Scene-based reasoning records:
◇ ◇ ◇ ◇
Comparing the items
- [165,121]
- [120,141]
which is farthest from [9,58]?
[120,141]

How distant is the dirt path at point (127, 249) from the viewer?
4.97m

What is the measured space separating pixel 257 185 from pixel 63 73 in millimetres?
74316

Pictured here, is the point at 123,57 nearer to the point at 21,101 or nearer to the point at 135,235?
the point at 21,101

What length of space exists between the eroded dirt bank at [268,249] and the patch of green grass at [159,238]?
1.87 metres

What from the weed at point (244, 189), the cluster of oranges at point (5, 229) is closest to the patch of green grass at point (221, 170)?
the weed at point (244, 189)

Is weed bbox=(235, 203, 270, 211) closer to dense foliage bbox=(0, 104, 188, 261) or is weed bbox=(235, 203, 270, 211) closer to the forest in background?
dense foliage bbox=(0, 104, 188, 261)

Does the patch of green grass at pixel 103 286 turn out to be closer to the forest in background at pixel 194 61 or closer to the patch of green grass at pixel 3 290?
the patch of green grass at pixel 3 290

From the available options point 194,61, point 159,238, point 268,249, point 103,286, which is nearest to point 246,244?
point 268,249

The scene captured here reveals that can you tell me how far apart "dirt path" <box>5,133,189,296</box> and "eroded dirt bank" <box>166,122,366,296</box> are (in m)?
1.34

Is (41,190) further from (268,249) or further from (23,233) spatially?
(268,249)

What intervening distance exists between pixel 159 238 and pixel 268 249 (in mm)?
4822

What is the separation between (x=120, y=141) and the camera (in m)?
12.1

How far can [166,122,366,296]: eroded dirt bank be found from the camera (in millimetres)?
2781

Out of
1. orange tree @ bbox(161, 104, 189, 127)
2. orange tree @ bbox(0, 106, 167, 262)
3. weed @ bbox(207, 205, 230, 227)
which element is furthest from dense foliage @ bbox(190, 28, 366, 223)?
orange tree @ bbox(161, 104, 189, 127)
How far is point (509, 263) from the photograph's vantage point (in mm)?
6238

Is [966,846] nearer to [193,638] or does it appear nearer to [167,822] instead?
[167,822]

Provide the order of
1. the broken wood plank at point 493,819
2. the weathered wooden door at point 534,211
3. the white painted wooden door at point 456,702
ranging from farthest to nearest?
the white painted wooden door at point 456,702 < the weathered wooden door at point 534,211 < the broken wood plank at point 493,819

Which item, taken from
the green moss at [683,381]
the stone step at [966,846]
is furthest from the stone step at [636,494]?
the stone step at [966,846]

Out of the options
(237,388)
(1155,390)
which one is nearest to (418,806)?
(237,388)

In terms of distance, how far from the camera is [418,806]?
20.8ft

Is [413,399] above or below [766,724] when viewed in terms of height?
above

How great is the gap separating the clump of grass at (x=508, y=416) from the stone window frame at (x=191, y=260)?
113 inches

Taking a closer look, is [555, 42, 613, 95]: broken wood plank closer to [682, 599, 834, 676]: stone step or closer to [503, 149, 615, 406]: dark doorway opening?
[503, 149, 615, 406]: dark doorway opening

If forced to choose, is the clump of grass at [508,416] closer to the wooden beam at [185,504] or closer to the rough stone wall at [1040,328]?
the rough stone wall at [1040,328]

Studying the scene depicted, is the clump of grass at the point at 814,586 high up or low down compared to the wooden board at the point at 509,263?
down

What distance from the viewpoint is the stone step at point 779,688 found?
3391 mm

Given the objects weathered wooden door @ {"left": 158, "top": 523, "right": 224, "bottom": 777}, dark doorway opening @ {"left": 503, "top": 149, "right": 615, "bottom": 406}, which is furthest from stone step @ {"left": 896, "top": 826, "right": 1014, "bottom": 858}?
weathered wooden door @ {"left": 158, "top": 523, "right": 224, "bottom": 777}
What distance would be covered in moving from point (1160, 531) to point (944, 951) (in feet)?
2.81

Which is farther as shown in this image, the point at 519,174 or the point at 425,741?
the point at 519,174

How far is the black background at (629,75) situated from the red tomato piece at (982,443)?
◇ ◇ ◇ ◇
Please format all of the records above as a JSON list of strings, one string per line, leaving out blank lines.

[TASK SOLUTION]
[
  "Comparing the items",
  "- [165,121]",
  "- [120,141]",
  "which is farthest from [9,58]?",
  "[120,141]",
  "How distant is the dirt path at point (127, 249) from the viewer?",
  "4.97m",
  "What is the measured space separating pixel 257 185 from pixel 63 73 in millimetres?",
  "74316",
  "Pictured here, is the point at 123,57 nearer to the point at 21,101 or nearer to the point at 135,235?",
  "the point at 21,101",
  "What length of space exists between the eroded dirt bank at [268,249] and the patch of green grass at [159,238]?",
  "1.87 metres",
  "What from the weed at point (244, 189), the cluster of oranges at point (5, 229) is closest to the patch of green grass at point (221, 170)?",
  "the weed at point (244, 189)",
  "Is weed bbox=(235, 203, 270, 211) closer to dense foliage bbox=(0, 104, 188, 261) or is weed bbox=(235, 203, 270, 211) closer to the forest in background?",
  "dense foliage bbox=(0, 104, 188, 261)",
  "Does the patch of green grass at pixel 103 286 turn out to be closer to the forest in background at pixel 194 61 or closer to the patch of green grass at pixel 3 290?",
  "the patch of green grass at pixel 3 290",
  "From the available options point 194,61, point 159,238, point 268,249, point 103,286, which is nearest to point 246,244?",
  "point 268,249",
  "The scene captured here reveals that can you tell me how far apart \"dirt path\" <box>5,133,189,296</box> and \"eroded dirt bank\" <box>166,122,366,296</box> are (in m)?",
  "1.34",
  "Is (41,190) further from (268,249) or further from (23,233) spatially?",
  "(268,249)",
  "What intervening distance exists between pixel 159 238 and pixel 268 249 (in mm)?",
  "4822",
  "What is the separation between (x=120, y=141) and the camera (in m)?",
  "12.1",
  "How far can [166,122,366,296]: eroded dirt bank be found from the camera (in millimetres)?",
  "2781",
  "Out of",
  "1. orange tree @ bbox(161, 104, 189, 127)",
  "2. orange tree @ bbox(0, 106, 167, 262)",
  "3. weed @ bbox(207, 205, 230, 227)",
  "which element is furthest from dense foliage @ bbox(190, 28, 366, 223)?",
  "orange tree @ bbox(161, 104, 189, 127)",
  "How far is point (509, 263) from the photograph's vantage point (in mm)?",
  "6238",
  "Is [966,846] nearer to [193,638] or does it appear nearer to [167,822] instead?",
  "[167,822]",
  "Provide the order of",
  "1. the broken wood plank at point 493,819",
  "2. the weathered wooden door at point 534,211",
  "3. the white painted wooden door at point 456,702",
  "ranging from farthest to nearest?",
  "the white painted wooden door at point 456,702 < the weathered wooden door at point 534,211 < the broken wood plank at point 493,819",
  "Which item, taken from",
  "the green moss at [683,381]",
  "the stone step at [966,846]",
  "is furthest from the stone step at [636,494]?",
  "the stone step at [966,846]",
  "Out of the options",
  "(237,388)",
  "(1155,390)",
  "which one is nearest to (418,806)?",
  "(237,388)",
  "In terms of distance, how far from the camera is [418,806]?",
  "20.8ft",
  "Is [413,399] above or below [766,724] when viewed in terms of height?",
  "above",
  "How great is the gap separating the clump of grass at (x=508, y=416) from the stone window frame at (x=191, y=260)?",
  "113 inches",
  "Taking a closer look, is [555, 42, 613, 95]: broken wood plank closer to [682, 599, 834, 676]: stone step or closer to [503, 149, 615, 406]: dark doorway opening?",
  "[503, 149, 615, 406]: dark doorway opening",
  "If forced to choose, is the clump of grass at [508,416] closer to the wooden beam at [185,504] or closer to the rough stone wall at [1040,328]?",
  "the rough stone wall at [1040,328]",
  "Studying the scene depicted, is the clump of grass at the point at 814,586 high up or low down compared to the wooden board at the point at 509,263?",
  "down",
  "What distance from the viewpoint is the stone step at point 779,688 found?",
  "3391 mm",
  "Given the objects weathered wooden door @ {\"left\": 158, \"top\": 523, \"right\": 224, \"bottom\": 777}, dark doorway opening @ {\"left\": 503, \"top\": 149, \"right\": 615, \"bottom\": 406}, which is furthest from stone step @ {\"left\": 896, \"top\": 826, \"right\": 1014, \"bottom\": 858}?",
  "weathered wooden door @ {\"left\": 158, \"top\": 523, \"right\": 224, \"bottom\": 777}",
  "What distance would be covered in moving from point (1160, 531) to point (944, 951) (in feet)?",
  "2.81",
  "Which is farther as shown in this image, the point at 519,174 or the point at 425,741?",
  "the point at 519,174",
  "How far is the black background at (629,75) situated from the red tomato piece at (982,443)?"
]